━━ Extract ━━

07-02-2012, 09:57 PM | #16 |
reader, ebook junkie
Posts: 109
Karma: 436806
Join Date: Dec 2007
Location: western nebraska
Device: droid, kindle, kobo, eslick, sony
|
I was just thinking of the implications with importing CVS files, all the other uses mentioned would be very handy. I hadn't realized that this plugin would let us create lists from websites, what a time saver.
For example, when I find an author new to me, I'll go to their website first for their backlist. Amazingly many authors don't list their backlist or haven't updated their website in years. So, then I start compiling titles from research done with Goodreads and Library Thing, supplemented by fictfact and fantastic fiction. Usually calibre author profile open on one side of the screen and the pertinent website on the other side as I type away in calibre. I'm brain-dead at the moment, so I can't think of many compilation websites except those mentioned above. Here's a few individual author sites that come to mind as I remember typing lots of their books into calibre. http://www.pinbeambooks.com/ebooks-y...niverse%C2%AE/ http://michellesagara.com/bibliography/ http://www.dendarii.com/inprint.html http://www.jdrobb.com/books/allbooks.php Some really nice authors have downloadable lists, thank you JD Robb, but many only have titles and images. I'm assuming that if I wanted to import from a website and that if book data couldn't pulled by the plugin, that the plugin would just give an error message, so that I would know that manual entry was needed. |
07-03-2012, 10:20 AM | #17 |
Calibre Plugins Developer
Posts: 4,636
Karma: 2162064
Join Date: Oct 2010
Location: Australia
Device: Kindle Oasis
|
@ElizabethN - thanks for the sites, I shall take a look at home where I won't be battling against work web filters. I will say that provided an author is at Fantastic Fiction then there isn't normally any need to use an author specific site. For the authors it covers the FF site is generally very good. And it should save you the data entry you mention.
Title/author is all the data needs - in fact it is all the plugin currently allows you to extract be it from clipboard, CSV or the web. It also supports "title only" matching with the obvious downsides that will have. In theory I could add support for other metadata fields, but as this is not intended as a replacement for metadata download and would clutter the UI then title/author should be sufficient. You can let the plugin create the empty books, and then do a metadata download to get the rest of the data. Just on your final point. If you point the plugin at a website that isn't bundled with it, then you almost certainly won't get any menaningful data from the page. Every website needs its own configuration, because every website displays different html which we scrape the data from. Just like we have different metadata download plugins for different websites. The good news is that frequently a single website will use the same html template for all its pages - hence why a single template can cater for any author from Fantastic Fiction rather than a different one for each author for instance. Creating the configuration for a website does require some xpath knowledge so I don't anticipate every user out there diving in to do it but the ability is there for those who want to and export it. The more websites over time I bundle with this plugin the more generally useful it may be out of the box. |
07-03-2012, 09:59 PM | #18 | |
reader, ebook junkie
Posts: 109
Karma: 436806
Join Date: Dec 2007
Location: western nebraska
Device: droid, kindle, kobo, eslick, sony
|
Quote:
Sites like Fantastic Fiction and Goodreads are usually my first choice for an author's backlist as the info on an author's website can range from very detailed to just a book image. Sounds like another useful plugin, looking forward to it's release. No rush though as the problem that I've discovered with plugins is that each additional plugin increases the time I spend manipulating data which then decreases the time I spend reading. If only I didn't feel the need to keep perfecting my library or have to sleep or work... |
|
07-14-2012, 02:05 PM | #19 |
Calibre Plugins Developer
Posts: 4,636
Karma: 2162064
Join Date: Oct 2010
Location: Australia
Device: Kindle Oasis
|
v0.1 Beta
Here at last is a version for people to play with. I've updated the screenshots on the first page - quite a number of things have changed over the last month as I have refined things.

━━━
━━ Entries ━━

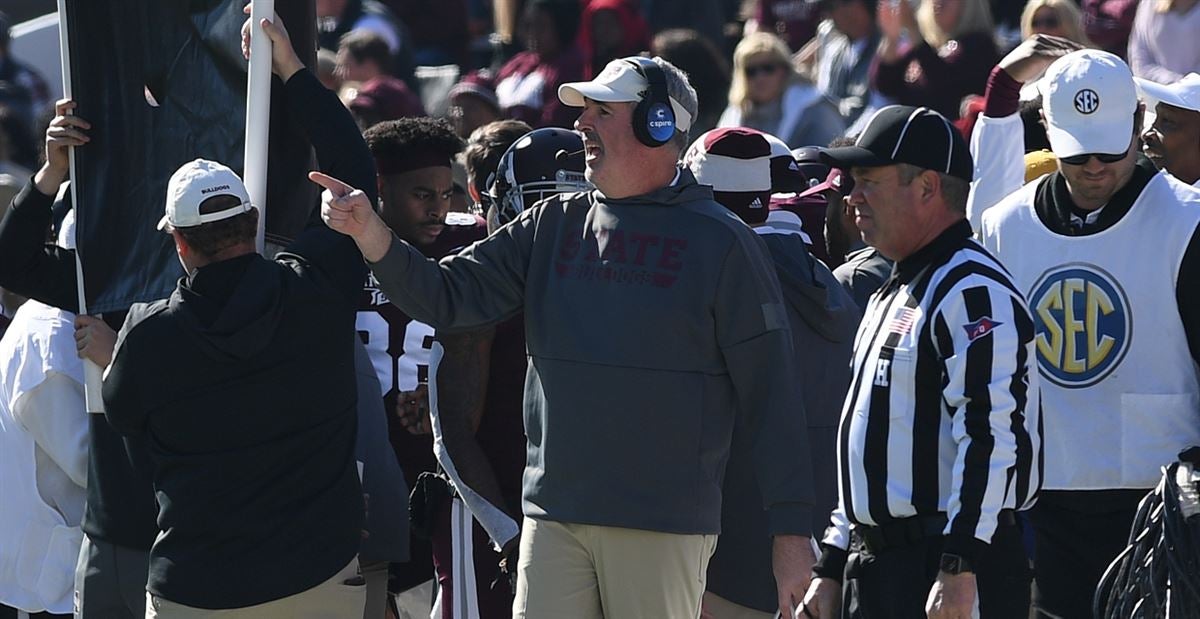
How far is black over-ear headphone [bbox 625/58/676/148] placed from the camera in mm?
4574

━━━
━━ Entries ━━

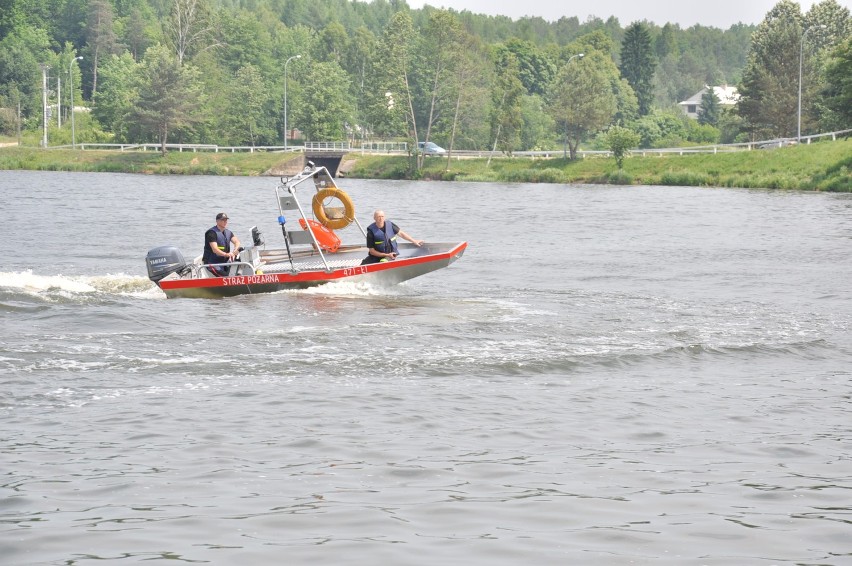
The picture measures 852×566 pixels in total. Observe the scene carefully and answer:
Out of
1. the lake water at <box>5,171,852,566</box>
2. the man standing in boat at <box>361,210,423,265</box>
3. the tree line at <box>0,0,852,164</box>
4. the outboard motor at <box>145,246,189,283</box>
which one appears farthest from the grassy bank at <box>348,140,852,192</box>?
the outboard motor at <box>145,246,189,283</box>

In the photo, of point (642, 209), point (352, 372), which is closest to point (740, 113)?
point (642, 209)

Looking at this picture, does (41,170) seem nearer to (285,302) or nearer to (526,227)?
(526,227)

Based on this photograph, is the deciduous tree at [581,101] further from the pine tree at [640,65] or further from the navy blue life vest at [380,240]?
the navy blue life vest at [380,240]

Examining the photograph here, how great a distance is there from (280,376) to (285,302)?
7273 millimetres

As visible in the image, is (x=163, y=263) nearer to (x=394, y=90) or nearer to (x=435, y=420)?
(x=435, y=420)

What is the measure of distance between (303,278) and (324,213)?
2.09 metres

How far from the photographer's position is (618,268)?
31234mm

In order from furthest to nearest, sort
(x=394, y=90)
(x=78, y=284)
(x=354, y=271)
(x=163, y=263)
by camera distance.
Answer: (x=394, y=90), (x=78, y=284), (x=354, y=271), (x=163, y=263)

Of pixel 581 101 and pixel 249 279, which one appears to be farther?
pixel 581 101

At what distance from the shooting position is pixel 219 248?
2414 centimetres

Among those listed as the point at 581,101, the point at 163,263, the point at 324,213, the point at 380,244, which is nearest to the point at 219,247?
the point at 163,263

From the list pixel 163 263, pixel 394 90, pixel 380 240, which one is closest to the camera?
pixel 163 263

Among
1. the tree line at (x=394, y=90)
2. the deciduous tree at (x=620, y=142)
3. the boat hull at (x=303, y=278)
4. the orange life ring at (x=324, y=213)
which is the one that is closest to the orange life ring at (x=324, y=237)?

━━━

Exercise instructions:
**A)** Sum up the calibre plugin thread in two sentences.
**B)** Please quote the calibre plugin thread word for word between "07-02-2012, 09:57 PM" and "a time saver.", inclusive.

Answers for this exercise:
**A)** A reader describes compiling authors' backlists by hand from author websites and from sites such as Goodreads, Library Thing and Fantastic Fiction, and looks forward to a plugin that can create lists from websites. The plugin developer explains that it extracts only title and author from the clipboard, CSV or the web, that every website needs its own configuration, and later offers a v0.1 beta for people to try.

**B)**
07-02-2012, 09:57 PM | #16 |
reader, ebook junkie
Posts: 109
Karma: 436806
Join Date: Dec 2007
Location: western nebraska
Device: droid, kindle, kobo, eslick, sony
|
I was just thinking of the implications with importing CVS files, all the other uses mentioned would be very handy. I hadn't realized that this plugin would let us create lists from websites, what a time saver.